名作映画「ビッグ」「レナードの朝」監督ペニー・マーシャルが死去 女優としても活躍

ペニー・マーシャル

名作映画「ビッグ」(1988)や、「レナードの朝」(1992)を監督した、ペニー・マーシャルが死去した。

ペニー・マーシャルは、糖尿病に伴う合併症により、12月17日に死去。75歳だった。

マーシャルは、米ニューヨーク市ブロンクス出身。兄ゲイリー・マーシャル(2016年没)が製作総指揮を務めたドラマ「ハッピーデイズ」に女優として出演し、ここで演じたキャラクターが受けてスピンオフ「ラバーン&シャーリー」が制作。番組は1976年から1983年まで放送され、人気を確かなものにした。

監督としては、1988年に作られたトム・ハンクス主演映画「ビッグ」などが有名。同作はハンクスにゴールデン・グローブ主演男優賞をもたらし、女性監督として初めて興行収入1億ドルを達成した。

ペニー・マーシャル死去の報を受け、ハンクスは「さよなら、ペニー」と追悼文をツイッターに投稿。「一緒にたくさん笑ったよね! まだ一緒に笑えればよかったのに。愛しているよ」と彼女を偲んだ。

さらにロバート・デ・ニーロを主演に迎えた「レナードの朝」は、第63回アカデミー賞において、作品賞、主演男優賞、脚色賞の3部門にノミネートされた。

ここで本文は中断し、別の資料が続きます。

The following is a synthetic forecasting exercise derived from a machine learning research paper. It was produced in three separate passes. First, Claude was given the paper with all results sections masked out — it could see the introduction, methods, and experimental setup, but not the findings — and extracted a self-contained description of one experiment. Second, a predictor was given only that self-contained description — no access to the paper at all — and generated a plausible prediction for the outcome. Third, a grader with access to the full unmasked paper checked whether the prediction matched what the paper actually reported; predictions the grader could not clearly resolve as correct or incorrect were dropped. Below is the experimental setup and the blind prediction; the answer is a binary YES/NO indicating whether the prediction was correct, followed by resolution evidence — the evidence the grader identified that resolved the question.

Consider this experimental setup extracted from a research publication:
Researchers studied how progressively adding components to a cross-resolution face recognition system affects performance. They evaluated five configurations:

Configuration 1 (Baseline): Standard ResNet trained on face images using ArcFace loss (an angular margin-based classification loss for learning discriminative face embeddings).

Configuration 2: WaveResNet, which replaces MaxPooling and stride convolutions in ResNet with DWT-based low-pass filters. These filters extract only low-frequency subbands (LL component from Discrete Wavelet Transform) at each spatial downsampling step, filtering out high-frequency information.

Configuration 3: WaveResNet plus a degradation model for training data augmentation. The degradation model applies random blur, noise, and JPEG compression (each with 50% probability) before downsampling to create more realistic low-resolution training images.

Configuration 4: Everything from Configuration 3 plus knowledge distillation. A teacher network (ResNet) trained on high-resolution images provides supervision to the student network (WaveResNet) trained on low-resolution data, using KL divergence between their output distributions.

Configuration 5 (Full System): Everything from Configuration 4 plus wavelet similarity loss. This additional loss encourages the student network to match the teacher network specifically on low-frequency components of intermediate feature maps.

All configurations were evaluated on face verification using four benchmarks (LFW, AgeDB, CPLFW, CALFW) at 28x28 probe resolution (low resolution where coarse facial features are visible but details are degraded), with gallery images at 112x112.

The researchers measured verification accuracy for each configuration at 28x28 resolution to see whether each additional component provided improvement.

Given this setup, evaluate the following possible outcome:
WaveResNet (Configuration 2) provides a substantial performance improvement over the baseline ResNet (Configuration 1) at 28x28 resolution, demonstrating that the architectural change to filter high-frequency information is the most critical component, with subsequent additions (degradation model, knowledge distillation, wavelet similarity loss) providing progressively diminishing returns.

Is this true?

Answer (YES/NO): NO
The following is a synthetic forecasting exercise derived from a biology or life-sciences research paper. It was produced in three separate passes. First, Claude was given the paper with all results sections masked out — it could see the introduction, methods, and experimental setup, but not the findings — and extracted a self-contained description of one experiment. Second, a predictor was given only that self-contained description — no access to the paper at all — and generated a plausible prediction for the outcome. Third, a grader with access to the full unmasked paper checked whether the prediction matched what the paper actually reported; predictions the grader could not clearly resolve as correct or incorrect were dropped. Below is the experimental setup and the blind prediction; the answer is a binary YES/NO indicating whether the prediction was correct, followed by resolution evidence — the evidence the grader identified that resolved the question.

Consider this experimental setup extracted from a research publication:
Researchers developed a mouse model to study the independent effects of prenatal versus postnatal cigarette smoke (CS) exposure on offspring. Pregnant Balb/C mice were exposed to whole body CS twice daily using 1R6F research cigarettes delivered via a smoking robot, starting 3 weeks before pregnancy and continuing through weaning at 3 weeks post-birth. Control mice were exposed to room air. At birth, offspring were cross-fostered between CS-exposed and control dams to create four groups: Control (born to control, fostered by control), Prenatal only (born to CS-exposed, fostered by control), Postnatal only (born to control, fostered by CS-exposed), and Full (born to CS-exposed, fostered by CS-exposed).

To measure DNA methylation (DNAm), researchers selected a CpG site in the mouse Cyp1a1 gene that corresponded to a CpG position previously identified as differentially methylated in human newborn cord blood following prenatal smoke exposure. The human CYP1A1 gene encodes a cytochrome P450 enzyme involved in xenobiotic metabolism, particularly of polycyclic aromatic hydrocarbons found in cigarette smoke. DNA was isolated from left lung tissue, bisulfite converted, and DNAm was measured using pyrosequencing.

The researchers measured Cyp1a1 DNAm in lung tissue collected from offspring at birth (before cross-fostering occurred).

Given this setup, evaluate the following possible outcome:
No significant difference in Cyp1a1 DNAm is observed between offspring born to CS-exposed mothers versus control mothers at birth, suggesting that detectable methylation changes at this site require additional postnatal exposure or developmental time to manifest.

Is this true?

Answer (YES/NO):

さらにペニー・マーシャルは、ジーナ・デイヴィス、マドンナらが主演する女性ソフトボールチームの奮闘を描いた「プリティ・リーグ」(1992)を大ヒットさせ、「女性主演作品はヒットしない」という当時の偏見を覆した。

デイヴィスは「ペニー死去の報を受け、とても悲しく思います」との追悼コメントを発表。遺族を気遣いながら、「『プリティ・リーグ』に参加できたことを、いつまでも感謝し続けます」と恩人への思いをつづった。